The reality is more complicated. Chinese companies operating overseas are acutely aware that a single mistake can be amplified into a judgment on the entire country. As a result, many export not only capital, but also advanced environmental technologies developed at home. They are often eager—sometimes anxious—to prove their commitment to green development, knowing that reputational damage travels faster than any shipment of goods.
Their approach to human rights tends to place development at the center. Jobs, infrastructure, technology, and income matter, especially in places long excluded from the benefits of industrialization. In many cases, corporate standards meet or exceed those in Europe and the United States—not because they are forced to, but because falling short has become untenable.
Why, then, the persistent accusations? Part of the answer lies in economic interest. Western companies were the first to industrialize in the developing world, often leaving behind pollution and unresolved social harm. When they prospered, they rarely repaired the damage. Instead, they helped establish increasingly high thresholds for entry—some necessary, others conveniently restrictive. As Chinese firms reach and sometimes surpass these standards, exclusion becomes harder. What remains is narrative warfare: allegations and campaigns that slow projects through public pressure rather than regulation. For host countries, this is not protection—it is paralysis.

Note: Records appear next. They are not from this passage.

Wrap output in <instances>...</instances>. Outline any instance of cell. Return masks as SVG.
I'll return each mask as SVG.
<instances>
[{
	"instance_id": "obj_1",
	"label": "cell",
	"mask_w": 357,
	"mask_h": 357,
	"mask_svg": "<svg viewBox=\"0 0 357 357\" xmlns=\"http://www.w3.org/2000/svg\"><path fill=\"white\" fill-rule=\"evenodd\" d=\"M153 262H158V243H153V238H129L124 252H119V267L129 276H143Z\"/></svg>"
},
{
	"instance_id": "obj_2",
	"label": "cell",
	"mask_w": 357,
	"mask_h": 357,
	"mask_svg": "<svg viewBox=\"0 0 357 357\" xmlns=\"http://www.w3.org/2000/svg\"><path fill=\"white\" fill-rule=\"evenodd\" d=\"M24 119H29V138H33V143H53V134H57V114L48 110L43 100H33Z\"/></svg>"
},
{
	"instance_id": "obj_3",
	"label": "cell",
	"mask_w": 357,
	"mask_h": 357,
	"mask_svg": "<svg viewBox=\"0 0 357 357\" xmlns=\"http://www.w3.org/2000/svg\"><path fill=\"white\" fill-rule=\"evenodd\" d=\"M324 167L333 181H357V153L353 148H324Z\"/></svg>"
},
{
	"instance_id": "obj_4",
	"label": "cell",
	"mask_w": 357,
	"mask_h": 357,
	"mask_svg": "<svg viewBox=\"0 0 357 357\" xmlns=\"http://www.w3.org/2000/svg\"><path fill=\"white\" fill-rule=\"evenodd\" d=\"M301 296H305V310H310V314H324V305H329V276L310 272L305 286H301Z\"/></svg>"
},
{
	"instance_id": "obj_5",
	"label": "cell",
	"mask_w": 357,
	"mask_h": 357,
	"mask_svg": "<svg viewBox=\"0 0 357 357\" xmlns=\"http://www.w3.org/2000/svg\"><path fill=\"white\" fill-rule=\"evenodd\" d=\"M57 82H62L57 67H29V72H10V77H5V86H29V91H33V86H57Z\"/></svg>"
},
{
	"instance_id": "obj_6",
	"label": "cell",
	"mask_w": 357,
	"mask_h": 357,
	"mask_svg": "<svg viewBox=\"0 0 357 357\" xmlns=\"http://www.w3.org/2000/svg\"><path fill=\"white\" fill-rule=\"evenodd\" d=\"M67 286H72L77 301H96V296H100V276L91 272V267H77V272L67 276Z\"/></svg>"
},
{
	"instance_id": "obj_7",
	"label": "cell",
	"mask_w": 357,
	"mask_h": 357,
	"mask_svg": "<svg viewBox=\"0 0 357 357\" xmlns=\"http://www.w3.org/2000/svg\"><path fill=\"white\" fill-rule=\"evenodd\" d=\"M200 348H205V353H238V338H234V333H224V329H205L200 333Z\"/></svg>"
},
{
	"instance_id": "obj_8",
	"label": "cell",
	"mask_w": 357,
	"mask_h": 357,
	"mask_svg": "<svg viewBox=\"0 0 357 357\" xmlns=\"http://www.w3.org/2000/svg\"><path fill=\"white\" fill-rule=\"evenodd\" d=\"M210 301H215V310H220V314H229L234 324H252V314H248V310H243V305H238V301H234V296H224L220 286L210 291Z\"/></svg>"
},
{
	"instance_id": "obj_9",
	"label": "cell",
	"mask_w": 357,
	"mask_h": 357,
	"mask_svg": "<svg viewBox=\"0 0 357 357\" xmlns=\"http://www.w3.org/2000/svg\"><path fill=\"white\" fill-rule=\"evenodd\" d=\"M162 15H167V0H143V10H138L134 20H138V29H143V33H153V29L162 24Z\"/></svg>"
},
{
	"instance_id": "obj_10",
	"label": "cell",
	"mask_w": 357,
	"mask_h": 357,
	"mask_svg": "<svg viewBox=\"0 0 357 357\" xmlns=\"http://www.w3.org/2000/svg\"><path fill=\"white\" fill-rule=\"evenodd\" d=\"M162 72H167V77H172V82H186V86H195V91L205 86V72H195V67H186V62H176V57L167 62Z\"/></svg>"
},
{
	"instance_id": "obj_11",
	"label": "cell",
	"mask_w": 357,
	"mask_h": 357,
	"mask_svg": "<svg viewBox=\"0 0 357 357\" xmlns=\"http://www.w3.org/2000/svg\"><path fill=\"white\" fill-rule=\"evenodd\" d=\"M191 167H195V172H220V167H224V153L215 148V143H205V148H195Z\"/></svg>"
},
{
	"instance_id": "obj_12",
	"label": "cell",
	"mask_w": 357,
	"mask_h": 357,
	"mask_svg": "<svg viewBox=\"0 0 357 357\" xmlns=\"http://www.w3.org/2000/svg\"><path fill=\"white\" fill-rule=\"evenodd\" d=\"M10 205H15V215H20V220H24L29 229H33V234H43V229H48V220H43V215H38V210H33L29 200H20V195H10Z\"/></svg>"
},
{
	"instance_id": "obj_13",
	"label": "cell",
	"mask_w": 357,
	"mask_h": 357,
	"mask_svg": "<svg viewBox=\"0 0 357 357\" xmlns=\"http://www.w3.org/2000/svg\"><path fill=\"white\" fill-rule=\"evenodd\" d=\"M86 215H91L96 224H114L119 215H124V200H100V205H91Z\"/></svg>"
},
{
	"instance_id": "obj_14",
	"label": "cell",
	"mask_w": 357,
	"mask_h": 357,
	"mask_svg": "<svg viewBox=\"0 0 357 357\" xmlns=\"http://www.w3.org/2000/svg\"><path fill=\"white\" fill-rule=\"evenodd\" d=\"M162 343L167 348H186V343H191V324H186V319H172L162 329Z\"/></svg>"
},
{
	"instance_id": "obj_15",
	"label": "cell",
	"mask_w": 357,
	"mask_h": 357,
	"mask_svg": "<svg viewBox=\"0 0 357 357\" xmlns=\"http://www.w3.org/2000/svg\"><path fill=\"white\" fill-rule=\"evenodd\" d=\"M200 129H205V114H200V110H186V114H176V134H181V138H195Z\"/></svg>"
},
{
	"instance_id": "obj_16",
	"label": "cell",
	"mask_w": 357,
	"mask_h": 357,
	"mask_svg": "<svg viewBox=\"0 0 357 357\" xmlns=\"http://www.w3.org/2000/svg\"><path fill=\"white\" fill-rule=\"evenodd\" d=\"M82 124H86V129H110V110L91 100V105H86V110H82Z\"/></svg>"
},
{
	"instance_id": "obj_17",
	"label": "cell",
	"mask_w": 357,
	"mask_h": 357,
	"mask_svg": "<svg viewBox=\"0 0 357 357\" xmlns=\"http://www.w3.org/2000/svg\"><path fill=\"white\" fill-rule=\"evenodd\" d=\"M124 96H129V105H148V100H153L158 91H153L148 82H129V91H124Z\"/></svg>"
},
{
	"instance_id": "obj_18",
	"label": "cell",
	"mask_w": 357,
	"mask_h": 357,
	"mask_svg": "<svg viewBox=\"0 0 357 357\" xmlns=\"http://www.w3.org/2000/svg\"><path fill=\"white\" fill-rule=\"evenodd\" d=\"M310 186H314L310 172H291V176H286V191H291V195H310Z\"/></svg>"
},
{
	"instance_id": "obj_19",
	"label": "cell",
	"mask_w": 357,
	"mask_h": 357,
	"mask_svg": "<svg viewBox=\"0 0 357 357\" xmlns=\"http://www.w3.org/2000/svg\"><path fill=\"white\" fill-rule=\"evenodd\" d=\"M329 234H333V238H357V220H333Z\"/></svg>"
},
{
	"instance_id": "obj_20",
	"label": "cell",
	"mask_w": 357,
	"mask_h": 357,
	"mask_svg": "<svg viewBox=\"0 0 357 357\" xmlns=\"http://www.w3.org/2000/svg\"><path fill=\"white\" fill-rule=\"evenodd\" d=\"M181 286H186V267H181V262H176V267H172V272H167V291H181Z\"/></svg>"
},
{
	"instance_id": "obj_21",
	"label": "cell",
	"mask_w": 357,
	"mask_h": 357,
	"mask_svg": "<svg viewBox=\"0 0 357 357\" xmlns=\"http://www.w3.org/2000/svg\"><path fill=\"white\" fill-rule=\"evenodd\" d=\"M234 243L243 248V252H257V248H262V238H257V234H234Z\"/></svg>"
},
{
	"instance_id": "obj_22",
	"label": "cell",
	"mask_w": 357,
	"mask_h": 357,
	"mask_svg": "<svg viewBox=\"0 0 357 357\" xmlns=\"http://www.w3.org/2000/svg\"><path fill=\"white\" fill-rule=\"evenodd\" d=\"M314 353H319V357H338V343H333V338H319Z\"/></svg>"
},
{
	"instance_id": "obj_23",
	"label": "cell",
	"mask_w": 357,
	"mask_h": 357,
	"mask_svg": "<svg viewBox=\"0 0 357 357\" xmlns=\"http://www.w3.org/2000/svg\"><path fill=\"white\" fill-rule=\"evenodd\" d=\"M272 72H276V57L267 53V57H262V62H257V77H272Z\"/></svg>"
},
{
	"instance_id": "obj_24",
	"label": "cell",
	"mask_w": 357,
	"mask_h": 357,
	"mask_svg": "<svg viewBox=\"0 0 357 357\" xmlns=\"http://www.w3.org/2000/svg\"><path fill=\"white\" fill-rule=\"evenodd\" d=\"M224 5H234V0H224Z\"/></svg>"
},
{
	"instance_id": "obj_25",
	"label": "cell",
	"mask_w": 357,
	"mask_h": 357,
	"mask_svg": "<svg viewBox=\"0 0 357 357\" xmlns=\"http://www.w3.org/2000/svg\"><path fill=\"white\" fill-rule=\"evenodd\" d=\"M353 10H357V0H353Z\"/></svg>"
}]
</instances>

There is also the matter of scrutiny. Chinese companies are examined under a magnifying glass. Routine problems—temporary road closures, maintenance disruptions, construction delays—are framed as evidence of systemic failure. What would be considered ordinary elsewhere becomes, in this context, a question of national character.
Finally, geopolitics intrudes. Strategic competition seeps into factory floors and construction sites. Investment is reframed as “new colonialism,” and cooperation as a hidden agenda. These terms travel easily across headlines, even when they obscure more than they reveal. They say less about the factories themselves than about a world struggling to adjust to shifting economic power.
The factories, meanwhile, continue operating. Workers clock in and out. Air and water are tested. Hillsides turn green. What lingers above them is not smoke, but suspicion—often manufactured far from the places it claims to defend.